▶ HOW TO COMPLETE THIS TASK: Nothing but the listing below, retyped exactly, should appear in the answer.

▶ AVAILABLE RECORDS:
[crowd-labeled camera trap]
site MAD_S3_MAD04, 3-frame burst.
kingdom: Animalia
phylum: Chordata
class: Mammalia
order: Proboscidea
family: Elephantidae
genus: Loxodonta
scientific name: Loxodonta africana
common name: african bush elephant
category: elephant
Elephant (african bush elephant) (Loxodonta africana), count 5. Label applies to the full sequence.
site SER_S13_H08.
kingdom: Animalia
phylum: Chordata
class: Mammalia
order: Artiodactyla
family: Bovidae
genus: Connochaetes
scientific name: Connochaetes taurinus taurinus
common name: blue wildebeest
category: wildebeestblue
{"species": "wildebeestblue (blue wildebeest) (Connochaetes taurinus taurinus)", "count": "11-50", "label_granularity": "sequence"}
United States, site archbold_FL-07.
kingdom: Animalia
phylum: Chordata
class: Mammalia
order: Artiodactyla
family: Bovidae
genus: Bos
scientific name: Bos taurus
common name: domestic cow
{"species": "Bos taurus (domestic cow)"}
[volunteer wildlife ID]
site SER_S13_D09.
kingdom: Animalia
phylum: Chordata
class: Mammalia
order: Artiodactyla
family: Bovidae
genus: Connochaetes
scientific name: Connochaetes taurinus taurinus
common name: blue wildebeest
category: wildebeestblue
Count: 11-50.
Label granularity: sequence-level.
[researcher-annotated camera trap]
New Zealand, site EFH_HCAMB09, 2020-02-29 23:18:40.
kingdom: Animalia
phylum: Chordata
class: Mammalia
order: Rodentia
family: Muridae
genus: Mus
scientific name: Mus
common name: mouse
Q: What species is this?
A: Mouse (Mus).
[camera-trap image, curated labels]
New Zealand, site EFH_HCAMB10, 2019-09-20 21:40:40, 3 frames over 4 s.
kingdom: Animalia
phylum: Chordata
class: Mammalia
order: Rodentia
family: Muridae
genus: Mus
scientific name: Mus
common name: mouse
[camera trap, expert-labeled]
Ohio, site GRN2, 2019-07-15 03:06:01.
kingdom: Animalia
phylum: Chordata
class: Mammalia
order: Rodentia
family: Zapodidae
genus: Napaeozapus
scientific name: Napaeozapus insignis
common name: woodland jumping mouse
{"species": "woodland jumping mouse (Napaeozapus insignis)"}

▶ THE ANSWER:
[crowd-labeled camera trap]
site MAD_S3_MAD04, 3-frame burst.
kingdom: Animalia
phylum: Chordata
class: Mammalia
order: Proboscidea
family: Elephantidae
genus: Loxodonta
scientific name: Loxodonta africana
common name: african bush elephant
category: elephant
Elephant (african bush elephant) (Loxodonta africana), count 5. Label applies to the full sequence.
site SER_S13_H08.
kingdom: Animalia
phylum: Chordata
class: Mammalia
order: Artiodactyla
family: Bovidae
genus: Connochaetes
scientific name: Connochaetes taurinus taurinus
common name: blue wildebeest
category: wildebeestblue
{"species": "wildebeestblue (blue wildebeest) (Connochaetes taurinus taurinus)", "count": "11-50", "label_granularity": "sequence"}
United States, site archbold_FL-07.
kingdom: Animalia
phylum: Chordata
class: Mammalia
order: Artiodactyla
family: Bovidae
genus: Bos
scientific name: Bos taurus
common name: domestic cow
{"species": "Bos taurus (domestic cow)"}
[volunteer wildlife ID]
site SER_S13_D09.
kingdom: Animalia
phylum: Chordata
class: Mammalia
order: Artiodactyla
family: Bovidae
genus: Connochaetes
scientific name: Connochaetes taurinus taurinus
common name: blue wildebeest
category: wildebeestblue
Count: 11-50.
Label granularity: sequence-level.
[researcher-annotated camera trap]
New Zealand, site EFH_HCAMB09, 2020-02-29 23:18:40.
kingdom: Animalia
phylum: Chordata
class: Mammalia
order: Rodentia
family: Muridae
genus: Mus
scientific name: Mus
common name: mouse
Q: What species is this?
A: Mouse (Mus).
[camera-trap image, curated labels]
New Zealand, site EFH_HCAMB10, 2019-09-20 21:40:40, 3 frames over 4 s.
kingdom: Animalia
phylum: Chordata
class: Mammalia
order: Rodentia
family: Muridae
genus: Mus
scientific name: Mus
common name: mouse
[camera trap, expert-labeled]
Ohio, site GRN2, 2019-07-15 03:06:01.
kingdom: Animalia
phylum: Chordata
class: Mammalia
order: Rodentia
family: Zapodidae
genus: Napaeozapus
scientific name: Napaeozapus insignis
common name: woodland jumping mouse
{"species": "woodland jumping mouse (Napaeozapus insignis)"}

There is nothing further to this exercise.